## TEXT PROVIDED
━━━━━━━━━━━━━━━━

Well, I’ve been busy. And also lazy. I feel I’ve been very lazy. When I became part-time last August I envisaged an explosion of creative activity: daily posts; wonders goddammit. I’m stunned to discover that I failed to achieve my own expectations. Instead I’ve found myself unwinding and relaxing for the first time in years. Dropping from five to three days has had a profound effect on my internal peace. It’s given me distance from the remarkable and seemingly unending stress and anxiety of being in an organisation which has gone from the quite bad state of being torn apart from the inside out, to reckless transformation by way of brutal tectonic violence under the ethically-smeared wings of corporate opacity. That’s been ace fun and while it can be enraging during the day time I’m able to leave it behind in the evening. Without that daily environment I’ve sidestepped most of the anger, fear and cynicism of my colleagues. I have been ridiculously fortunate to be able to escape it.

━━━━━━━━━━━━━━━━

## WHAT TO PRODUCE
In the post about going part-time, how many working days did the writer drop from and to?

## DATA PROVIDED
━━━━━━━━━━━━━━━━

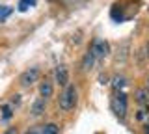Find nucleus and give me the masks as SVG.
<instances>
[{
  "mask_svg": "<svg viewBox=\"0 0 149 134\" xmlns=\"http://www.w3.org/2000/svg\"><path fill=\"white\" fill-rule=\"evenodd\" d=\"M37 78H39V69L32 67V69H28V71H24L21 75V86L22 87H30L34 82H37Z\"/></svg>",
  "mask_w": 149,
  "mask_h": 134,
  "instance_id": "7ed1b4c3",
  "label": "nucleus"
},
{
  "mask_svg": "<svg viewBox=\"0 0 149 134\" xmlns=\"http://www.w3.org/2000/svg\"><path fill=\"white\" fill-rule=\"evenodd\" d=\"M9 13H11V8H8V6H0V19H6Z\"/></svg>",
  "mask_w": 149,
  "mask_h": 134,
  "instance_id": "ddd939ff",
  "label": "nucleus"
},
{
  "mask_svg": "<svg viewBox=\"0 0 149 134\" xmlns=\"http://www.w3.org/2000/svg\"><path fill=\"white\" fill-rule=\"evenodd\" d=\"M147 56H149V43H147Z\"/></svg>",
  "mask_w": 149,
  "mask_h": 134,
  "instance_id": "a211bd4d",
  "label": "nucleus"
},
{
  "mask_svg": "<svg viewBox=\"0 0 149 134\" xmlns=\"http://www.w3.org/2000/svg\"><path fill=\"white\" fill-rule=\"evenodd\" d=\"M121 86H125V78H119V76H116V78H114V87H116V90H119Z\"/></svg>",
  "mask_w": 149,
  "mask_h": 134,
  "instance_id": "2eb2a0df",
  "label": "nucleus"
},
{
  "mask_svg": "<svg viewBox=\"0 0 149 134\" xmlns=\"http://www.w3.org/2000/svg\"><path fill=\"white\" fill-rule=\"evenodd\" d=\"M95 60L97 58L91 54V50H88L86 56H84V60H82V69H84V71H90V69L93 67V62H95Z\"/></svg>",
  "mask_w": 149,
  "mask_h": 134,
  "instance_id": "6e6552de",
  "label": "nucleus"
},
{
  "mask_svg": "<svg viewBox=\"0 0 149 134\" xmlns=\"http://www.w3.org/2000/svg\"><path fill=\"white\" fill-rule=\"evenodd\" d=\"M11 117V106H2V121H8Z\"/></svg>",
  "mask_w": 149,
  "mask_h": 134,
  "instance_id": "f8f14e48",
  "label": "nucleus"
},
{
  "mask_svg": "<svg viewBox=\"0 0 149 134\" xmlns=\"http://www.w3.org/2000/svg\"><path fill=\"white\" fill-rule=\"evenodd\" d=\"M91 54L95 56L97 60H101V58H104L106 54H108V43L106 41H102V39H95L91 43Z\"/></svg>",
  "mask_w": 149,
  "mask_h": 134,
  "instance_id": "20e7f679",
  "label": "nucleus"
},
{
  "mask_svg": "<svg viewBox=\"0 0 149 134\" xmlns=\"http://www.w3.org/2000/svg\"><path fill=\"white\" fill-rule=\"evenodd\" d=\"M136 101H138L140 104H149L147 91H146V90H138V91H136Z\"/></svg>",
  "mask_w": 149,
  "mask_h": 134,
  "instance_id": "1a4fd4ad",
  "label": "nucleus"
},
{
  "mask_svg": "<svg viewBox=\"0 0 149 134\" xmlns=\"http://www.w3.org/2000/svg\"><path fill=\"white\" fill-rule=\"evenodd\" d=\"M45 112V99L41 97V99H37L34 104H32V114L36 115V117H39L41 114Z\"/></svg>",
  "mask_w": 149,
  "mask_h": 134,
  "instance_id": "423d86ee",
  "label": "nucleus"
},
{
  "mask_svg": "<svg viewBox=\"0 0 149 134\" xmlns=\"http://www.w3.org/2000/svg\"><path fill=\"white\" fill-rule=\"evenodd\" d=\"M24 134H43V127H41V125H37V127L30 128V131H26Z\"/></svg>",
  "mask_w": 149,
  "mask_h": 134,
  "instance_id": "4468645a",
  "label": "nucleus"
},
{
  "mask_svg": "<svg viewBox=\"0 0 149 134\" xmlns=\"http://www.w3.org/2000/svg\"><path fill=\"white\" fill-rule=\"evenodd\" d=\"M43 134H60V128L56 123H49L43 127Z\"/></svg>",
  "mask_w": 149,
  "mask_h": 134,
  "instance_id": "9d476101",
  "label": "nucleus"
},
{
  "mask_svg": "<svg viewBox=\"0 0 149 134\" xmlns=\"http://www.w3.org/2000/svg\"><path fill=\"white\" fill-rule=\"evenodd\" d=\"M112 108H114L116 115L121 117V119L127 115V95H125L123 91L116 90V95H114V99H112Z\"/></svg>",
  "mask_w": 149,
  "mask_h": 134,
  "instance_id": "f03ea898",
  "label": "nucleus"
},
{
  "mask_svg": "<svg viewBox=\"0 0 149 134\" xmlns=\"http://www.w3.org/2000/svg\"><path fill=\"white\" fill-rule=\"evenodd\" d=\"M4 134H17V128H13V127H11V128H8V131L4 132Z\"/></svg>",
  "mask_w": 149,
  "mask_h": 134,
  "instance_id": "dca6fc26",
  "label": "nucleus"
},
{
  "mask_svg": "<svg viewBox=\"0 0 149 134\" xmlns=\"http://www.w3.org/2000/svg\"><path fill=\"white\" fill-rule=\"evenodd\" d=\"M146 134H149V119H147V125H146Z\"/></svg>",
  "mask_w": 149,
  "mask_h": 134,
  "instance_id": "f3484780",
  "label": "nucleus"
},
{
  "mask_svg": "<svg viewBox=\"0 0 149 134\" xmlns=\"http://www.w3.org/2000/svg\"><path fill=\"white\" fill-rule=\"evenodd\" d=\"M36 4V0H21L19 2V11H26L30 6H34Z\"/></svg>",
  "mask_w": 149,
  "mask_h": 134,
  "instance_id": "9b49d317",
  "label": "nucleus"
},
{
  "mask_svg": "<svg viewBox=\"0 0 149 134\" xmlns=\"http://www.w3.org/2000/svg\"><path fill=\"white\" fill-rule=\"evenodd\" d=\"M77 104V87L74 86H65L63 93L60 95V108L62 110H71Z\"/></svg>",
  "mask_w": 149,
  "mask_h": 134,
  "instance_id": "f257e3e1",
  "label": "nucleus"
},
{
  "mask_svg": "<svg viewBox=\"0 0 149 134\" xmlns=\"http://www.w3.org/2000/svg\"><path fill=\"white\" fill-rule=\"evenodd\" d=\"M56 82L62 86H67V71H65V67L58 65L56 67Z\"/></svg>",
  "mask_w": 149,
  "mask_h": 134,
  "instance_id": "39448f33",
  "label": "nucleus"
},
{
  "mask_svg": "<svg viewBox=\"0 0 149 134\" xmlns=\"http://www.w3.org/2000/svg\"><path fill=\"white\" fill-rule=\"evenodd\" d=\"M39 95L43 97V99H47V97L52 95V82H49V80L41 82V86H39Z\"/></svg>",
  "mask_w": 149,
  "mask_h": 134,
  "instance_id": "0eeeda50",
  "label": "nucleus"
}]
</instances>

━━━━━━━━━━━━━━━━

## WORKED SOLUTION
From five days to three days.